$1 million a year contract makes no sense: Clive's lawyer

A Judge will determine Clive Palmer's work contract dispute with Bill Schoch
A Judge will determine Clive Palmer's work contract dispute with Bill Schoch john mccutcheon

FORMER Coolum Resort general manager Bill Schoch said Clive Palmer promised to pay him $5 million over five years, but Mr Palmer said this was not true.

Now it is up to a judge to determine what was said in the telephone conversation in June 2011 when Mr Palmer offered Mr Schoch a job.

Lawyers argued the final points of the case when the civil trial ended on Tuesday.

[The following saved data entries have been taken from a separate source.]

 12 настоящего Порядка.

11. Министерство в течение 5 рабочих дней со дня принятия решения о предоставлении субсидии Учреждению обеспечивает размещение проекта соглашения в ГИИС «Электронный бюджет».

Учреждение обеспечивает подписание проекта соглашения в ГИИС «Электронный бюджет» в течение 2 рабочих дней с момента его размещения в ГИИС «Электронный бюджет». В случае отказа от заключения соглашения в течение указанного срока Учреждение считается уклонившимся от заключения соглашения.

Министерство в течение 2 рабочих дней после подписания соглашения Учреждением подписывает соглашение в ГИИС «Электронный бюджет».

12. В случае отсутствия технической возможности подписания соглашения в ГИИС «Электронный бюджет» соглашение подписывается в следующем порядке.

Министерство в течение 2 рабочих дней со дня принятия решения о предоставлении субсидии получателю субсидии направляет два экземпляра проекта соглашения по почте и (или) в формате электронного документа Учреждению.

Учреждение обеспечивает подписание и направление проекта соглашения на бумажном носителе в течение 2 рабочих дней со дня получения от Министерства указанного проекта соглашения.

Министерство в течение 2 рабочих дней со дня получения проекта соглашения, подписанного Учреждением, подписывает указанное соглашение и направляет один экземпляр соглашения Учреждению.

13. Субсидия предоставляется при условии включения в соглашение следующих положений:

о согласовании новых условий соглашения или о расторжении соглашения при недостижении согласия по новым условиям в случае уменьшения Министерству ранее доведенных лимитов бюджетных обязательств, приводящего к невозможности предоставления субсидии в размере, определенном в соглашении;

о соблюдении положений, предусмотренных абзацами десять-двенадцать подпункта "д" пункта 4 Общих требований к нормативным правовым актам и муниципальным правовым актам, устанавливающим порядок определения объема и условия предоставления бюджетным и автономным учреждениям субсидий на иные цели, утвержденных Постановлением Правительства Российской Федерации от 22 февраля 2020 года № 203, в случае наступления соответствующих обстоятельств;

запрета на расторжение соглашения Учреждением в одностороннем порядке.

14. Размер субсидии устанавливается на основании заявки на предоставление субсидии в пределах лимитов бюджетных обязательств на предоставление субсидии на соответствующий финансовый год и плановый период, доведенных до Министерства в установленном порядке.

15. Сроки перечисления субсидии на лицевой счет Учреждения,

Mr Palmer's barrister Simon Couper said Mr Schoch failed to ask Mr Palmer about the millions when he signed another work contract.

In 2012 Mr Palmer offered Mr Schoch a position with Queensland Nickel - moving him from his previous role at Mineralogy - with a $150,000 pay packet.

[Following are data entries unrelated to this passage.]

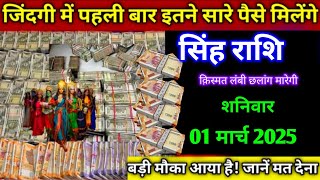 जिंदगी में पहली बार इतने सारे पैसे मिलेंगे

सिंह राशि

क़िस्मत लंबी छलांग मारेगी

शनिवार

01 मार्च 2025

बड़ी मौका आया है! जानें मत देना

This was a $50,000 increase from his previous salary.

Mr Couper said Mr Schoch signed the contract for this amount and did not ask about the millions.

"The obvious thing that one would do if one had an agreement of $1 million a year and the document didn't reflect it would be to speak to Mr Palmer ... and say 'Clive, this document seems to be wrong, before I sign it, don't you think we should fix up?'"

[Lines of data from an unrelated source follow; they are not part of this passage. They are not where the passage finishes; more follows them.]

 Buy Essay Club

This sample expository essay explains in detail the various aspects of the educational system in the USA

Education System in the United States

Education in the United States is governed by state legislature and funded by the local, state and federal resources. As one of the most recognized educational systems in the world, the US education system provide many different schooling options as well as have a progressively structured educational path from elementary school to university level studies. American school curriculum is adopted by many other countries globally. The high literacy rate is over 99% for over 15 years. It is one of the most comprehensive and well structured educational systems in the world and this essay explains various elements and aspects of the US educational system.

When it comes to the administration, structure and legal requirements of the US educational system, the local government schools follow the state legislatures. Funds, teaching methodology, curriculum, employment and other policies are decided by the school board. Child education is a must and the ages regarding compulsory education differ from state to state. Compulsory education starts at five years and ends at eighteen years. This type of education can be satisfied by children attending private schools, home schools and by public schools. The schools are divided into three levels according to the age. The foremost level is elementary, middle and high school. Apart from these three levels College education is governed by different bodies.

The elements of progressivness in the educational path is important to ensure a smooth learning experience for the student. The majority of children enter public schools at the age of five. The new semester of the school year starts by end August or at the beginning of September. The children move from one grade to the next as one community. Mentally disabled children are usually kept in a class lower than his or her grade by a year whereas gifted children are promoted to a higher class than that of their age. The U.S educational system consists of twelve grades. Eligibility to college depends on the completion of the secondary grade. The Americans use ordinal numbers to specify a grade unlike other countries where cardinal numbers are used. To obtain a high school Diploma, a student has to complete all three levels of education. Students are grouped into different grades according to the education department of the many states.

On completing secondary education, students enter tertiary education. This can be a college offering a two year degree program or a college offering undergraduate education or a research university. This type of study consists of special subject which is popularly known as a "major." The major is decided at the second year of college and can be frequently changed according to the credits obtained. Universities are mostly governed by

But in his closing submissions, Mr Schoch's barrister Lindsay Bowden said his client thought this contract was an administrative transfer and that the original deal should have still existed.

Mr Bowden also said it was an amazing coincidence that Mr Palmer called Mr Schoch and offered him a job the same day a newspaper article was published detailing how Mr Palmer withdrew the initial public offering for his Resourcehouse group.

During the trial Mr Bowden argued Mr Palmer wanted to employ Mr Schoch to help him make business deals.

When summing up Mr Palmer's case, Mr Couper said offering Mr Schoch $1 million a year made no sense.

Mr Couper said there was no proof to support Mr Schoch's claims that he was worth $1 million because he worked as Mr Palmer's second-in-charge.

"One would expect if he was, in some sense, the number two man he would be able to articulate things which he had done involving significant negotiation ... and advice he had given Mr Palmer," Mr Couper said.

"There is absolutely none of that."

Justice John Bond will make a judgment at a later date.